# TRECHO DO TEXTO
--

Espantar mosquitos com misturas de baunilha ou xampu barato são opções que se popularizam em Buenos Aires como alternativa ao repelente, um produto que se tornou escasso e caro quando o país sofre com sua pior epidemia de dengue, com 129 mortos no decorrer deste ano, e em plena crise econômica.
Nos supermercados, há brigas entre compradores e também gritos de comemoração quando chega o repelente. Alguns estabelecimentos abrem contas de WhatsApp para avisar a seus clientes que têm a mercadoria. Outros fazem racionamento: vendem apenas três por pessoa. Em um local, as famílias se dividiam na fila para comprar nove ou 12 unidades por vez.
Também há quem recorre a soluções mais rústicas: em um vídeo viral, um homem que aparece em um parque cercado de mosquitos garante que uma mistura de água e de xampu barato os repele.
— Fiz tudo caseiro como dizem, porque não conseguia [repelente] OFF. Tento não sair muito, não levo meus netos à praça para que não fiquem no gramado...— conta Laura Di Costa, 56 anos, na saída de um hospital de Buenos Aires ao qual compareceu porque tem dengue.
A doença, que provoca febre e dor nas articulações e pode ser fatal, é transmitida pelo Aedes aegypti, um mosquito que está convivendo com outro, o Aedes Albifasciatus, que vem invadindo a capital argentina desde janeiro por causa da chuva. Como resultado, a Argentina ocupa o terceiro lugar em casos de dengue na América Latina, com 129 mortes contra 13 na mesma data do ano passado, segundo o boletim epidemiológico do último fim de semana.
A primeira epidemia de dengue desta envergadura encontra o país desprotegido diante de um vírus tropical que foi empurrado para o sul pelo fenômeno El Niño e o aquecimento global, segundo informou esta semana a Organização Pan-Americana da Saúde (Opas). O aumento da dengue se observa, sobretudo, em Brasil (81%), Paraguai (6%) e Argentina (3,4%), que representam 92% de todos os casos e 87% das mortes na América Latina e no Caribe.
Na Argentina, a epidemia se vê favorecida pela escassez de repelentes resultante da demanda inesperada, e a especulação comercial após a liberação de preços decretada pelo governo ultraliberal de Javier Milei.

--

Dados para interpretação de gráficos:
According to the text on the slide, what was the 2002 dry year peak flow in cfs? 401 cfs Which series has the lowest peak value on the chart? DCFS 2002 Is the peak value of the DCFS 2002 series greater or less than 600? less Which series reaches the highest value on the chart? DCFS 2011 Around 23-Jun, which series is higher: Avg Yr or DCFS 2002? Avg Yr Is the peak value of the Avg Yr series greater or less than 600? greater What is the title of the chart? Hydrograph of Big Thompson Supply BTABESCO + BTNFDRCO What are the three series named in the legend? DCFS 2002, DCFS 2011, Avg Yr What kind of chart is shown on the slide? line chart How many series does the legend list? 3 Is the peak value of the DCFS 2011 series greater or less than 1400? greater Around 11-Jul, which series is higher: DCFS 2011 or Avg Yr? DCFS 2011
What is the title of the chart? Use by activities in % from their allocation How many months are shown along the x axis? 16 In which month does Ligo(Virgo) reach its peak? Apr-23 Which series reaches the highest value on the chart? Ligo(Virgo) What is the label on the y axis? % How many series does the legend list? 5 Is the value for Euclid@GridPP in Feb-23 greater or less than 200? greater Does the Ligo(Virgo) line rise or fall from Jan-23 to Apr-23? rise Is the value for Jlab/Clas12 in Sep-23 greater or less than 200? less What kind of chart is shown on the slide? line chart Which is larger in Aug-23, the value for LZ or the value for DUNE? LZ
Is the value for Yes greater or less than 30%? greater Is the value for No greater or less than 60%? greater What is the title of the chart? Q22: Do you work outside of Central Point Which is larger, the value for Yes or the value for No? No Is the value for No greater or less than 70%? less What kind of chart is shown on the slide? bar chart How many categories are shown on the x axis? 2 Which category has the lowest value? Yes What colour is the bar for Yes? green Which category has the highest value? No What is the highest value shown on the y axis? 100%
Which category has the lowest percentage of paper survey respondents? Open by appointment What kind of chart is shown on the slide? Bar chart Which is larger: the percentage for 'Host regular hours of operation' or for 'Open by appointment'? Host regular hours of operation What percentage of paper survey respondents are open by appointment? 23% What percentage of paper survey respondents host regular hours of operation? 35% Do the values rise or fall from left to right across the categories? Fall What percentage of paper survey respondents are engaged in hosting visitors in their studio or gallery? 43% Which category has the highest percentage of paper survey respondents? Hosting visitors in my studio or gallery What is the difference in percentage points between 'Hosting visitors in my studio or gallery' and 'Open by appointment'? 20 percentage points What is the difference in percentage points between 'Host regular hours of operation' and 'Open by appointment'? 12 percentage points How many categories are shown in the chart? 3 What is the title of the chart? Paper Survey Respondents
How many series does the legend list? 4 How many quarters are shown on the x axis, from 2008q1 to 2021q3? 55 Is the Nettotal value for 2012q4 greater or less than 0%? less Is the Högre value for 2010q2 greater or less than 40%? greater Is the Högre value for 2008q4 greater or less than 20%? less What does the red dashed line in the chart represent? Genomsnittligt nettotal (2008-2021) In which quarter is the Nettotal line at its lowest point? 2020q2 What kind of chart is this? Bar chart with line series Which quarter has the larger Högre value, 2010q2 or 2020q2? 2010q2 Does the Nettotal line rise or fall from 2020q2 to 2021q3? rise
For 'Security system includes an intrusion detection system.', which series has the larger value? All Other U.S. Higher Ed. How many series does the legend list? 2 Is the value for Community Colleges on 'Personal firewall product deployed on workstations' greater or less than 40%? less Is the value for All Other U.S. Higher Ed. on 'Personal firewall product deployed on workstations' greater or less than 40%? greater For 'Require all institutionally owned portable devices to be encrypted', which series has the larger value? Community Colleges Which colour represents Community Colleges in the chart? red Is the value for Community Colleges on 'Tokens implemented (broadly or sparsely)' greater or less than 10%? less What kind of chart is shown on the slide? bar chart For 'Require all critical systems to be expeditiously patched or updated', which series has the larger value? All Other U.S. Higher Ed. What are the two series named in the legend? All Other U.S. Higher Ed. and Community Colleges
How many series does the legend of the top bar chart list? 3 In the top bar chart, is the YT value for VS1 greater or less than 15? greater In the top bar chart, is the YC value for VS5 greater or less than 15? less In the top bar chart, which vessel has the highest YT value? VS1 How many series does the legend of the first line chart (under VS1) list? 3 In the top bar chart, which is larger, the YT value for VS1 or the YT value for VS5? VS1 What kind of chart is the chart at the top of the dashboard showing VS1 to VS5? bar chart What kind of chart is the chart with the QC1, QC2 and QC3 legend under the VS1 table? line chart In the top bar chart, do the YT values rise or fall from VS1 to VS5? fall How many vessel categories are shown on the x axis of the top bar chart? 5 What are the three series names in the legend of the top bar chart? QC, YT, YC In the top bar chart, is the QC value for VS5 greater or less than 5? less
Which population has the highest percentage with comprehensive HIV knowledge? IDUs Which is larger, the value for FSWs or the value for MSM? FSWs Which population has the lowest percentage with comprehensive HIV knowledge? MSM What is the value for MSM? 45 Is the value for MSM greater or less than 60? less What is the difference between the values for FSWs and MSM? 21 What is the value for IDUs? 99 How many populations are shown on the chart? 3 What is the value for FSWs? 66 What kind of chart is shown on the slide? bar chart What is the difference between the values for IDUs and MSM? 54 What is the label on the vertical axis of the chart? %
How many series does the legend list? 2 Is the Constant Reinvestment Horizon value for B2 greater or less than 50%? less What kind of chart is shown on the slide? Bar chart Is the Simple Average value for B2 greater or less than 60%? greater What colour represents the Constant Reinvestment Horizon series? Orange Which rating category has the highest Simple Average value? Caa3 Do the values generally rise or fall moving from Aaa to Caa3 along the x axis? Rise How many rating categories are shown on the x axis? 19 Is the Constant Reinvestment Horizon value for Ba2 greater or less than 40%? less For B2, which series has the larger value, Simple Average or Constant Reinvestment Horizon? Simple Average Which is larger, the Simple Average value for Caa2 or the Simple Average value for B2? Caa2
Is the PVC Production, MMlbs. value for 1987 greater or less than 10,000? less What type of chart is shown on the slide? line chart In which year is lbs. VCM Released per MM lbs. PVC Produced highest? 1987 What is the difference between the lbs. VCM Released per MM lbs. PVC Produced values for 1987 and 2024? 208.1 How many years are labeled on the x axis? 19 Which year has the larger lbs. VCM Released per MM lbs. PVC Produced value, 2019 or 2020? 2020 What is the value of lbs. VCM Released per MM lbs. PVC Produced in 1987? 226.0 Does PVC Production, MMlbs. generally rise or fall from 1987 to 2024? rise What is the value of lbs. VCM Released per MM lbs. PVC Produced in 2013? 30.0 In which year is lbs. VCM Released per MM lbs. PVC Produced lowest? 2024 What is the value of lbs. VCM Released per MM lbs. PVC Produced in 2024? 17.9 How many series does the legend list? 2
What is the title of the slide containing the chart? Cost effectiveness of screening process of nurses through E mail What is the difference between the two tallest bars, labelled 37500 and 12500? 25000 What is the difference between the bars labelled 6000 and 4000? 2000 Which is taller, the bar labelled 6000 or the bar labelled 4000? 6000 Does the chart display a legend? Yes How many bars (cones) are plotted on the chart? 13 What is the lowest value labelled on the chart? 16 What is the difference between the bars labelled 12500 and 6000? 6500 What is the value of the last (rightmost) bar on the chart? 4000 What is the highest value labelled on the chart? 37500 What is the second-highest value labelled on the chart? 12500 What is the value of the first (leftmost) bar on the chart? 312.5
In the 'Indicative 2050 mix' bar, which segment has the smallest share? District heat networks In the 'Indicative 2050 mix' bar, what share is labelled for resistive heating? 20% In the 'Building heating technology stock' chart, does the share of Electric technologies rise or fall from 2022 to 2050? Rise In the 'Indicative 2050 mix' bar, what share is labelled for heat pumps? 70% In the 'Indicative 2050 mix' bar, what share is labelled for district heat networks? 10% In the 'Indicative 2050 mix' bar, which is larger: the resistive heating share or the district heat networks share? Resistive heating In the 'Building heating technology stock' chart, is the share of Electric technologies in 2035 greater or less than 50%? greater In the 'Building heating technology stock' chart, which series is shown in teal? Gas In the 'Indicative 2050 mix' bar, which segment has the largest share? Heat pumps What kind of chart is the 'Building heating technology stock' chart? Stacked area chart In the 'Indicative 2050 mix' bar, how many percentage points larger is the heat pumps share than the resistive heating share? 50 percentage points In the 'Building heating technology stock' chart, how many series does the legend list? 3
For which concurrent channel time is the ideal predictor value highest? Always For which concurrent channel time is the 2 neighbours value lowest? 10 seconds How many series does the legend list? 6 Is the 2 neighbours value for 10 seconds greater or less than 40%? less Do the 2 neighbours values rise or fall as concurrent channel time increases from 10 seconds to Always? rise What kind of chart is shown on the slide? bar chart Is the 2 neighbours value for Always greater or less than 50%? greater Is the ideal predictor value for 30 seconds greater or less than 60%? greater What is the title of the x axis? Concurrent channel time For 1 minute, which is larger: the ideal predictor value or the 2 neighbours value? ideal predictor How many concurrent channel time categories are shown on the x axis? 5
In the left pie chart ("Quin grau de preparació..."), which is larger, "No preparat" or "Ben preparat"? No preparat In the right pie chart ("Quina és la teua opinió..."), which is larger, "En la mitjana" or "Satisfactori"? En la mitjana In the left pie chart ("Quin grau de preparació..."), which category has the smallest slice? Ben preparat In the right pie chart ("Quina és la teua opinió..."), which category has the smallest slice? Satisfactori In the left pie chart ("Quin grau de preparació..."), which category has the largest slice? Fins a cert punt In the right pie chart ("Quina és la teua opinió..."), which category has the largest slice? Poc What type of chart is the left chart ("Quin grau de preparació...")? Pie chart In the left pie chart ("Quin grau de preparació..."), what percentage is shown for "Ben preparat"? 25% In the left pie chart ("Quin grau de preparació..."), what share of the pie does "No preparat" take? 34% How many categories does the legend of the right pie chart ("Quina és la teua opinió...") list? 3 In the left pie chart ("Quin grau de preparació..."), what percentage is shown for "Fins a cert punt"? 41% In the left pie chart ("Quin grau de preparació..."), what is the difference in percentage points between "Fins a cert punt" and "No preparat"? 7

--

# TAREFA PROPOSTA
Troque "envergadura" por "dimensão" no texto sobre a dengue na Argentina e reescreva o trecho que começa nas palavras "A primeira epidemia" e termina depois de "e no Caribe.". O material acima não é necessário.

# RESOLUÇÃO
A primeira epidemia de dengue desta dimensão encontra o país desprotegido diante de um vírus tropical que foi empurrado para o sul pelo fenômeno El Niño e o aquecimento global, segundo informou esta semana a Organização Pan-Americana da Saúde (Opas). O aumento da dengue se observa, sobretudo, em Brasil (81%), Paraguai (6%) e Argentina (3,4%), que representam 92% de todos os casos e 87% das mortes na América Latina e no Caribe.